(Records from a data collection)
= = = = = = =
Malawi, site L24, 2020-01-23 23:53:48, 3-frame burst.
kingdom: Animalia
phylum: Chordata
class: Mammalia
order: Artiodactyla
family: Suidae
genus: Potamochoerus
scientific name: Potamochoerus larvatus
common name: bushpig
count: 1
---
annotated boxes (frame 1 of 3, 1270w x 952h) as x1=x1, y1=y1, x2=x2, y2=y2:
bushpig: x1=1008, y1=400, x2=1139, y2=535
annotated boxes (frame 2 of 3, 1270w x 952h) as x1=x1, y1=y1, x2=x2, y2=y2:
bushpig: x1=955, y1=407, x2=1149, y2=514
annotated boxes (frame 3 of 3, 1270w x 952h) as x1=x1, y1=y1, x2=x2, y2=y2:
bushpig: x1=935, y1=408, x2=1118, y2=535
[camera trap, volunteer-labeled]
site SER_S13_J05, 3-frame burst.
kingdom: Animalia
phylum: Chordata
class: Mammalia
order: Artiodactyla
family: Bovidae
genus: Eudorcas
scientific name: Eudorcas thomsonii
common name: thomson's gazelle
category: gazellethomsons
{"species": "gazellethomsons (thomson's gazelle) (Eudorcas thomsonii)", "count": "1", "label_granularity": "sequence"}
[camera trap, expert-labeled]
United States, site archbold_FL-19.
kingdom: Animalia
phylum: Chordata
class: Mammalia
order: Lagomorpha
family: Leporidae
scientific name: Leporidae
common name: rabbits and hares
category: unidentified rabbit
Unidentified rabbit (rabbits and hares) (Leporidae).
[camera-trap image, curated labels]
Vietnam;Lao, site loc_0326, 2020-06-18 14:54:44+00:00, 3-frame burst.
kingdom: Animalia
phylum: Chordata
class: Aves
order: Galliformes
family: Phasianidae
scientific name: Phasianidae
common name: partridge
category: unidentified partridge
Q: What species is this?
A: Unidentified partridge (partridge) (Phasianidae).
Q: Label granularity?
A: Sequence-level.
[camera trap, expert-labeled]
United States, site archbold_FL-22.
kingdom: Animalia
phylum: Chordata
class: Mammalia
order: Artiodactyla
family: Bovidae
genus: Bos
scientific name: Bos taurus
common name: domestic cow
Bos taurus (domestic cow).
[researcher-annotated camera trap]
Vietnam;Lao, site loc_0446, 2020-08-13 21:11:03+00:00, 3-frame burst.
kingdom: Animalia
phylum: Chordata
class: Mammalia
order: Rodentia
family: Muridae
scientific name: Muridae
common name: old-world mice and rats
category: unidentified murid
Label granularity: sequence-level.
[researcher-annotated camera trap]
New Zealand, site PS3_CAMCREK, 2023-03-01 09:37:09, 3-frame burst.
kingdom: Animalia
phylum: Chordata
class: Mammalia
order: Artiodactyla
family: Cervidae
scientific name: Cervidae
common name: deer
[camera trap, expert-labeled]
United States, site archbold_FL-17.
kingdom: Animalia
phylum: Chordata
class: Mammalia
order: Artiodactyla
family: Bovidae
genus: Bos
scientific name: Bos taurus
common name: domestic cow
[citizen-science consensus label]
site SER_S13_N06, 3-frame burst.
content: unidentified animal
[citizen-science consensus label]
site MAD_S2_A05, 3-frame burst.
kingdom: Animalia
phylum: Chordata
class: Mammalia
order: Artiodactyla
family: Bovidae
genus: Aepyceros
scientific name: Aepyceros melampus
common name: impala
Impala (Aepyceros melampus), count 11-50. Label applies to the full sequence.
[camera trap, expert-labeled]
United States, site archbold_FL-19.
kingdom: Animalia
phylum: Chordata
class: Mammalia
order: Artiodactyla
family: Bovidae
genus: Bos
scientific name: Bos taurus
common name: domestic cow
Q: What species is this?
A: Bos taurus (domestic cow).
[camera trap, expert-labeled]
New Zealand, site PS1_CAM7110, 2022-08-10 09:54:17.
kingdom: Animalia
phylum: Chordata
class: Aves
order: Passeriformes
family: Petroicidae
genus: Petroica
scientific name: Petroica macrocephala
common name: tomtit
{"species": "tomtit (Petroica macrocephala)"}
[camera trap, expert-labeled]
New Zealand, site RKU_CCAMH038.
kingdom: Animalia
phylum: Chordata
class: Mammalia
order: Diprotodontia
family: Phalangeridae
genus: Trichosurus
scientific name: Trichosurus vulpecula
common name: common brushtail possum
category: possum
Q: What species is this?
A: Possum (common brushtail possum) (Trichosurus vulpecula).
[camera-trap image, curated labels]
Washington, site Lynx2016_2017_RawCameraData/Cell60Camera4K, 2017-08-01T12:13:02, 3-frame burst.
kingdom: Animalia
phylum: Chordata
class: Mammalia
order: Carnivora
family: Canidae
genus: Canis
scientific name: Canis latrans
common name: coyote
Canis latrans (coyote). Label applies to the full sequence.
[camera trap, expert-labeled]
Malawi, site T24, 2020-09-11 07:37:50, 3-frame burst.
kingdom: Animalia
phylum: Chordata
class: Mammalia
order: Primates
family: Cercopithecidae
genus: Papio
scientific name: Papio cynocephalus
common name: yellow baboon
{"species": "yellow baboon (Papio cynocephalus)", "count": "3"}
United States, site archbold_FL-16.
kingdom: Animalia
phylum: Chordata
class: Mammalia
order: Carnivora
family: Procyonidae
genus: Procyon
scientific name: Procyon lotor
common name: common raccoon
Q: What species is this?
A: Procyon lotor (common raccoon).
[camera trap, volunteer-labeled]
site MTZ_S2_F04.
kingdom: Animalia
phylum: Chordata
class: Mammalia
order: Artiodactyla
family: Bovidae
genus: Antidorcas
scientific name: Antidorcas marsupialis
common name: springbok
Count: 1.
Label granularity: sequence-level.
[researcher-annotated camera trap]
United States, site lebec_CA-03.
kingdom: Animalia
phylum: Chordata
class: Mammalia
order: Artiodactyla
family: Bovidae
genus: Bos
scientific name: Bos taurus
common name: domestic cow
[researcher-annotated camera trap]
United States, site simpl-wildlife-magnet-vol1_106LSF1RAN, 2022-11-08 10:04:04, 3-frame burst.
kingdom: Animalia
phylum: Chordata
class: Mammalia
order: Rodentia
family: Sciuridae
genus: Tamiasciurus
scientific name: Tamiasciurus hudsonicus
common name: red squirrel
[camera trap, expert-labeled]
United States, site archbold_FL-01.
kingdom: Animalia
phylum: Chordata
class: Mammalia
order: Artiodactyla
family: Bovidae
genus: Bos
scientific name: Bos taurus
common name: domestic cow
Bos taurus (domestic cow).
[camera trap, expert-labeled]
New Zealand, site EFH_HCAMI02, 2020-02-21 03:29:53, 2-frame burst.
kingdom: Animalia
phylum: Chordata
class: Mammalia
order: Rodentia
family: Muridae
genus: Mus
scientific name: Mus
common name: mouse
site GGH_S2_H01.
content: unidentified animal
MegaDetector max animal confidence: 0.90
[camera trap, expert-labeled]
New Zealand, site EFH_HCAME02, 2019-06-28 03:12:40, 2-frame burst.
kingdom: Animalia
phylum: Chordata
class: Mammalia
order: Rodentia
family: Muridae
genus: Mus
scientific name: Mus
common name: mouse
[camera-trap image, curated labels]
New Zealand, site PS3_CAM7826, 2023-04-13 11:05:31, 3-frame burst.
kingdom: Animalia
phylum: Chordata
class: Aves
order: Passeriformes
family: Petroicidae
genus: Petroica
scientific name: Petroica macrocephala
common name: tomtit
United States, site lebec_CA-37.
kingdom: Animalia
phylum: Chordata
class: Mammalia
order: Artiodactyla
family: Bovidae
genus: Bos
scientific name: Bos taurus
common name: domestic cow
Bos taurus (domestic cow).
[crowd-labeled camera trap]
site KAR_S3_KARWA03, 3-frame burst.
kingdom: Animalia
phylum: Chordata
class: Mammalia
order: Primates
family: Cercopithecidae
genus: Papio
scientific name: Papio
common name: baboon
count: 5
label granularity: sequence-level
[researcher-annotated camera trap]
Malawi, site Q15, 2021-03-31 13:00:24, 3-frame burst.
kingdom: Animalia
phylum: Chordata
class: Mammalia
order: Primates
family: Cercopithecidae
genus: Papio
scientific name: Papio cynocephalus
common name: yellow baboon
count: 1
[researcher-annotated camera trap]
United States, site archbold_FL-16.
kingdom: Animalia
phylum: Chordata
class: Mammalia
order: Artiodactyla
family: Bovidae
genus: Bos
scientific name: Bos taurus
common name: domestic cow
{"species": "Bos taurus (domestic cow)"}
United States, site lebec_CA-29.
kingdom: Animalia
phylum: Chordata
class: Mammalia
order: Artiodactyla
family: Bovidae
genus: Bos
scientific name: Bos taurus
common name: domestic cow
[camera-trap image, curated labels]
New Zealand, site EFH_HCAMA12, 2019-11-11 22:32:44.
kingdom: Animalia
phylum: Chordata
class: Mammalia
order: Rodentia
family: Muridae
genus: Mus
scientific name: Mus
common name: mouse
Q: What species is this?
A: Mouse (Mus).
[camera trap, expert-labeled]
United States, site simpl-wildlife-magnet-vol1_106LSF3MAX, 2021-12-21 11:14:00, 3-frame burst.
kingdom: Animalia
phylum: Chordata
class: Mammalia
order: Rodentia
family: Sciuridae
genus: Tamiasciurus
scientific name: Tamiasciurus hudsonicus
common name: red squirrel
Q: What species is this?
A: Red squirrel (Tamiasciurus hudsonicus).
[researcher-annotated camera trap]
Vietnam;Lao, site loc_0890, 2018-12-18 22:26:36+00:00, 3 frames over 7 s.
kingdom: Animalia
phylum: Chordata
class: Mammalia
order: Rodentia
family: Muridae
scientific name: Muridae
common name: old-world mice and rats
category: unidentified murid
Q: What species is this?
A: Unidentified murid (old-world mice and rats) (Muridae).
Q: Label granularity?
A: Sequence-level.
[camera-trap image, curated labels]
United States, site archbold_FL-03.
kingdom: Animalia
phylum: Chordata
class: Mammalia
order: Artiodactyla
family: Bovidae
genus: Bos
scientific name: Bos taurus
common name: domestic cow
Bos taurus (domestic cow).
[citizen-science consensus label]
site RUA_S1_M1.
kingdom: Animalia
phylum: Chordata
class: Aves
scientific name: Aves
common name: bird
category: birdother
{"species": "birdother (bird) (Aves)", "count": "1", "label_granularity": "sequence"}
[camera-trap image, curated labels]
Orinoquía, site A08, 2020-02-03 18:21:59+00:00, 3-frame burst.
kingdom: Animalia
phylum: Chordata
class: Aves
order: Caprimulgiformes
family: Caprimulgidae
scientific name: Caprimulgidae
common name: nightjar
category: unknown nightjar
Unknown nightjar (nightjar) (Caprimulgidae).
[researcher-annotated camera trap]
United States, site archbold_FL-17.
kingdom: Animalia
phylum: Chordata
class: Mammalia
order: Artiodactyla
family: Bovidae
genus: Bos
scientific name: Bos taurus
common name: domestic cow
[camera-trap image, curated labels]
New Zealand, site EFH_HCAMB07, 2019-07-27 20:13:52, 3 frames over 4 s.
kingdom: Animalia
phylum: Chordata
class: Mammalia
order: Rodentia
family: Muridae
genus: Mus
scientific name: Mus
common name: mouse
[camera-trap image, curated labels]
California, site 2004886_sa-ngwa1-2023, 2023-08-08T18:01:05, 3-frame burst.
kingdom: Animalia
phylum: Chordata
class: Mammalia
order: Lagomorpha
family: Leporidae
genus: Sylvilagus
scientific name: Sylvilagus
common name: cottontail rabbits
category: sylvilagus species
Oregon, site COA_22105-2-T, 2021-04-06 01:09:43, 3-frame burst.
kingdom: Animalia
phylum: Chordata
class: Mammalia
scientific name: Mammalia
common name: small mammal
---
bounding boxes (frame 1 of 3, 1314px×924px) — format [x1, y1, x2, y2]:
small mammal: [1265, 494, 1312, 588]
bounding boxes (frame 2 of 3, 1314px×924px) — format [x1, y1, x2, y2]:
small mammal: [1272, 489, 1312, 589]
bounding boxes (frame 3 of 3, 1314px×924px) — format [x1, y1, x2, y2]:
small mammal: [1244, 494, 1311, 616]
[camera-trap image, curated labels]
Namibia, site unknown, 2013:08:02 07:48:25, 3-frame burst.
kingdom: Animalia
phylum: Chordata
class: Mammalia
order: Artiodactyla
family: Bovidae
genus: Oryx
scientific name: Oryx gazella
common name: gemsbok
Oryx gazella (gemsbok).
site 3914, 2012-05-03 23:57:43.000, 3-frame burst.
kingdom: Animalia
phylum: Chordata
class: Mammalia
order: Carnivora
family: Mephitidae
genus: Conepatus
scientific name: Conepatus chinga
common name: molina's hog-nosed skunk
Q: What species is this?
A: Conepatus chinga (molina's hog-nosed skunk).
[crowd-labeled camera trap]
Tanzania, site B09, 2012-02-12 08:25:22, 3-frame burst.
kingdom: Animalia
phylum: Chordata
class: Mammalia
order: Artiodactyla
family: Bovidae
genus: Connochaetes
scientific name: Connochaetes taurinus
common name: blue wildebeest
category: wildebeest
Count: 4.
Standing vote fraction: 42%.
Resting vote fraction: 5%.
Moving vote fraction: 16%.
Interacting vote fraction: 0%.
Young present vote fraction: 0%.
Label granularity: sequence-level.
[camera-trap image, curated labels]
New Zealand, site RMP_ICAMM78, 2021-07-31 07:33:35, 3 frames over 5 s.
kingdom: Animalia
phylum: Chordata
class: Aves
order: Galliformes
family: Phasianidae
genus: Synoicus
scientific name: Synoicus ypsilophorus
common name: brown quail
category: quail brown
= = = = = = =
Check each line of the data above for the word "thomsonii", then state how many lines have it. Give the number alone.

OUTPUT FOR THIS TASK: 2